652C Appropriation of Name or Likeness
One who appropriates to his own use or benefit the name or likeness of another is subject to liability to the other for invasion of his privacy.
a. The interest protected by the rule stated in this Section is the interest of the individual in the exclusive use of his own identity, in so far as it is represented by his name or likeness, and in so far as the use may be of benefit to him or to others. Although the protection of his personal feelings against mental distress is an important factor leading to a recognition of the rule, the right created by it is in the nature of a property right, for the exercise of which an exclusive license may be given to a third person, which will entitle the licensee to maintain an action to protect it.
b. How invaded. The common form of invasion of privacy under the rule here stated is the appropriation and use of the plaintiff’s name or likeness to advertise the defendant’s business or product, or for some similar commercial purpose. Apart from statute, however, the rule stated is not limited to commercial appropriation. It applies also when the defendant makes use of the plaintiff’s name or likeness for his own purposes and benefit, even though the use is not a commercial one, and even though the benefit sought to be obtained is not a pecuniary one. Statutes in some states have, however, limited the liability to commercial uses of the name or likeness.
According to Ahmadinejad, the U.S. used their name to rally the country in a war against terror. However, they are arguing that it was truth and again they like the image — as shown by Bin Laden bragging about his role in planning the attacks.

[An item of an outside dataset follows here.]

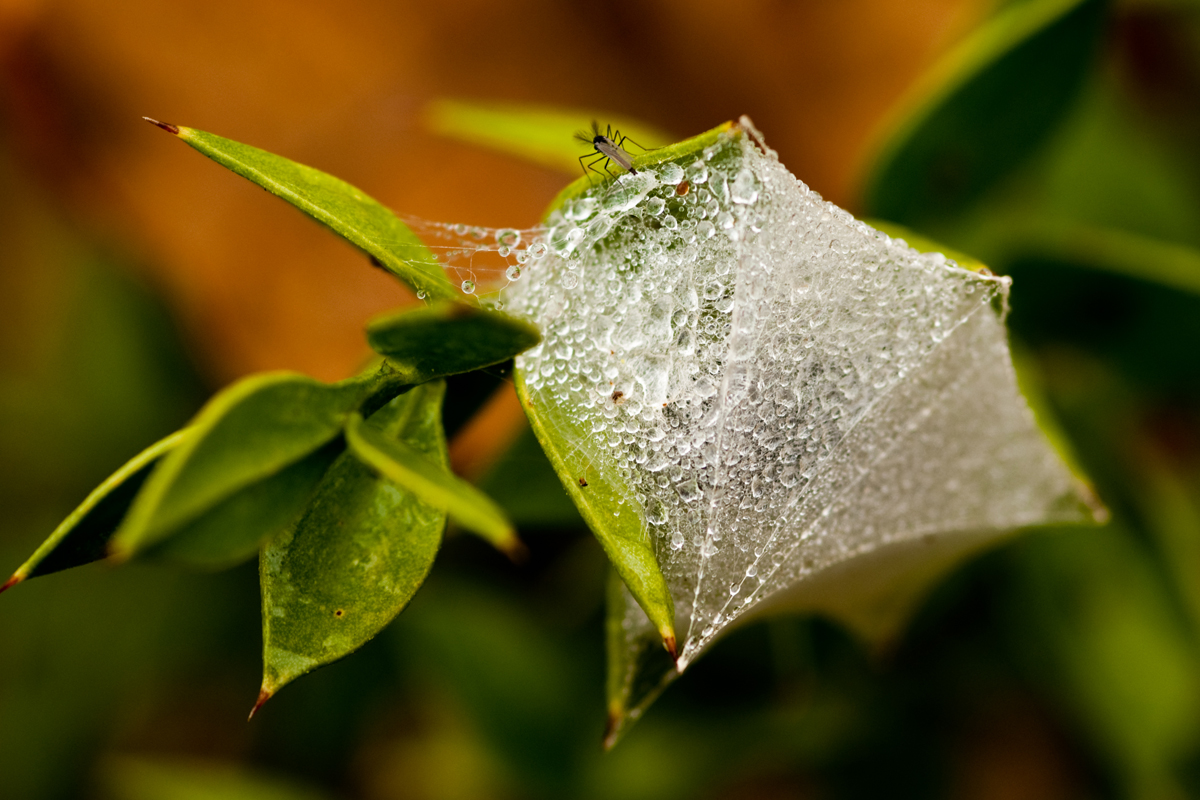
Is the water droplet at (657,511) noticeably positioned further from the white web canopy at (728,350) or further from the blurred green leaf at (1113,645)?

Their brief appears against Ahmadinejad and not the U.S. in casting doubt on their villainy. Any desire to sue for denying the true perpetrators of the “The Greatest Special Operation of All Time,” may be a case without a legal claim. Of course, that is not the first time that al Qaeda has found itself outside of any recognized legal structure. Besides the first motion to sever is likely to empty the courtroom.